- ACTIVITY 1:
Answer these questions from the text on nail sample processing:
(a) How thick were the sections that were stained?
(b) At what resolution were the samples scanned?
(c) For how many object plates with little material was the Roche Ventana DP 200 used?
- ACTIVITY 2: Copy the stretch of the text on nail sample processing from "The nail samples" through "the manufacturer’s instructions." word for word.
-- TEXT SEGMENT follows --
All patients had given informed consent to the procedure of nail clipping and diagnosis by microscopy at the time of clinical presentation. This study was approved by the local ethics committee (Ärztekammer Hamburg, Hamburg, Germany) (processing number: WF-178/20).
The nail samples were fixed in formalin and processed in paraffin. Sections of 4-µm thickness were stained with Artisan Link Pro Special Staining System, an in vitro diagnostic device for automated special stains on formalin-fixed, paraffin-embedded tissue sections. (serial number ALP812080; Agilent Technologies Deutschland GmbH, Waldbronn, Germany). The Artisan Periodic Acid Schiff Stain Kit (number AR165; Firma Agilent Technologies; Deutschland GmbH, Waldbronn, Germany) was used according to the manufacturer’s instructions.
Scanning
Samples were scanned with a resolution of 0.25 µm/pixel, resulting in digital whole-slide images (WSI) of the tissue (approximate size 100,000×100,000 pixels). The scanners 3DHistech Pannoramic SCAN II and 3DHistech Pannoramic P1000 (Sysmex, Hamburg, Germany) were used with the following scanning profile: Scanner Pannoramic SCAN II, 3D Histech, Objective type 20×, Output resolution 37×, Focus, distance 15FOVs, Source Brightfield, Specimen threshold Auto // 220, Multilayer Mode Extended focus, Levels 7, Step Size 5 (0.2 µm), Image quality Good, Compression JPEG, Bit, depth 8 bit and stitching ON. Scans were fully automatic, with subsequent manual checks that all tissue had been covered. For 8 object plates with little material, Roche Ventana DP 200 (Roche Diagnostics, Washington, USA) was used, because it had a higher performance in focusing on small areas of tissue. Sections were anonymized for the scanning process.
-- TEXT SEGMENT concluded --
-- DATA SHOWN follows --
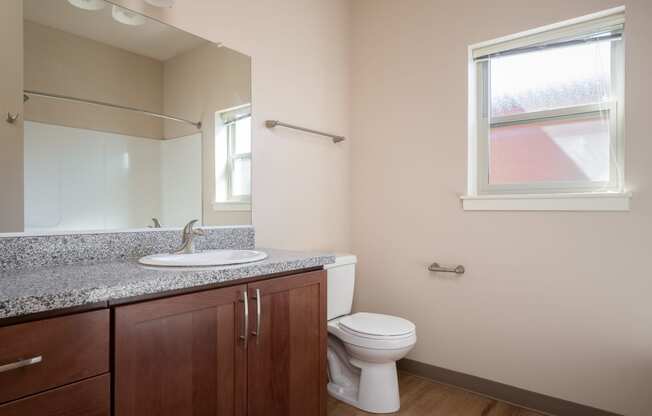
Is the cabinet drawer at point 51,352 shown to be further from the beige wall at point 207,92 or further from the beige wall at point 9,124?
the beige wall at point 207,92

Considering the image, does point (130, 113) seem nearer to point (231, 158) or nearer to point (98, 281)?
point (231, 158)

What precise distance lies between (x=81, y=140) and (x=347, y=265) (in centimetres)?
146

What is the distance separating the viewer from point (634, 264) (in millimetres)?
1720

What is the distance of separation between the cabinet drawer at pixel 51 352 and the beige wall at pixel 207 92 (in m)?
0.93

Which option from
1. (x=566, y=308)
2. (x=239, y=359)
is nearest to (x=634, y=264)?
(x=566, y=308)

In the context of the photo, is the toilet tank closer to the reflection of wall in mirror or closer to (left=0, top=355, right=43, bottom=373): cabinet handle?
the reflection of wall in mirror

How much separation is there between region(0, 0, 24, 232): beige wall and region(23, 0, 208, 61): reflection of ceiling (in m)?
0.06

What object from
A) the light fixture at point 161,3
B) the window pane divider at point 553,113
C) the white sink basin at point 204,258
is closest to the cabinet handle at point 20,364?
the white sink basin at point 204,258

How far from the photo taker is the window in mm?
1852

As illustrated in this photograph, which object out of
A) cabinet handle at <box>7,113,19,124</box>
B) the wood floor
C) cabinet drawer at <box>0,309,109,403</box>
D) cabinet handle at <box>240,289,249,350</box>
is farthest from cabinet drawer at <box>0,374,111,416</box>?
the wood floor

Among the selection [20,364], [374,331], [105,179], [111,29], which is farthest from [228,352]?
[111,29]

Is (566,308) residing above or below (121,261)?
below

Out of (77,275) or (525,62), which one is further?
(525,62)

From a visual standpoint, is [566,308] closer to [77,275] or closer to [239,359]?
[239,359]
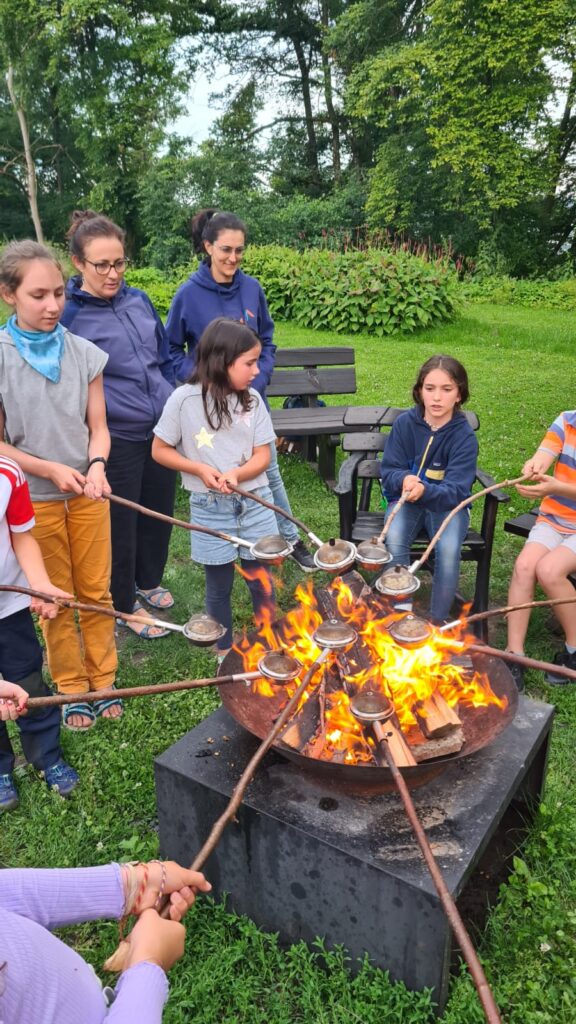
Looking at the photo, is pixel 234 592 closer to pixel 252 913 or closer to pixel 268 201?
pixel 252 913

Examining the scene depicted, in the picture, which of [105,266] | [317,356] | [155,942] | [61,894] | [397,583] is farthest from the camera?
[317,356]

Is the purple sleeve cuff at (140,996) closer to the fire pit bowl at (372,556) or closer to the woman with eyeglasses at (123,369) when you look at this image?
the fire pit bowl at (372,556)

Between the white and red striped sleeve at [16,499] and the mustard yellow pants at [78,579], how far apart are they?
444mm

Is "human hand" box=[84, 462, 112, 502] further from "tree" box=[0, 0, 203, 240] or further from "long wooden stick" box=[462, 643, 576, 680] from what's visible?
"tree" box=[0, 0, 203, 240]

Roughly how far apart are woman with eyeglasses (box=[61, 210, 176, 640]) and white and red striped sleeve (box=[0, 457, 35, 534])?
1.07 meters

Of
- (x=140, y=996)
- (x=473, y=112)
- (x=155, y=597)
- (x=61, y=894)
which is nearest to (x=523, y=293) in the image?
(x=473, y=112)

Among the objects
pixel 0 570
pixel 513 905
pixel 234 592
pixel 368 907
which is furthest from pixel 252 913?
pixel 234 592

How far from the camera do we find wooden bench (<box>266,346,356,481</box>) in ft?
19.9

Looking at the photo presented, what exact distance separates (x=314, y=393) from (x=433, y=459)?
305cm

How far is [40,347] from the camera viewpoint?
2.84 metres

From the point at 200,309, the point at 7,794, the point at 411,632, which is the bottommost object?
the point at 7,794

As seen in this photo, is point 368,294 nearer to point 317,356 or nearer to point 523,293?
point 317,356

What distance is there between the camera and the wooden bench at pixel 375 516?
3.98 m

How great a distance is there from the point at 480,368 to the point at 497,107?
55.1 ft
-- DATA SHOWN concluded --
- TASK OUTPUT 1:
(a) 4 µm
(b) 0.25 µm/pixel
(c) 8

- TASK OUTPUT 2:
The nail samples were fixed in formalin and processed in paraffin. Sections of 4-µm thickness were stained with Artisan Link Pro Special Staining System, an in vitro diagnostic device for automated special stains on formalin-fixed, paraffin-embedded tissue sections. (serial number ALP812080; Agilent Technologies Deutschland GmbH, Waldbronn, Germany). The Artisan Periodic Acid Schiff Stain Kit (number AR165; Firma Agilent Technologies; Deutschland GmbH, Waldbronn, Germany) was used according to the manufacturer’s instructions.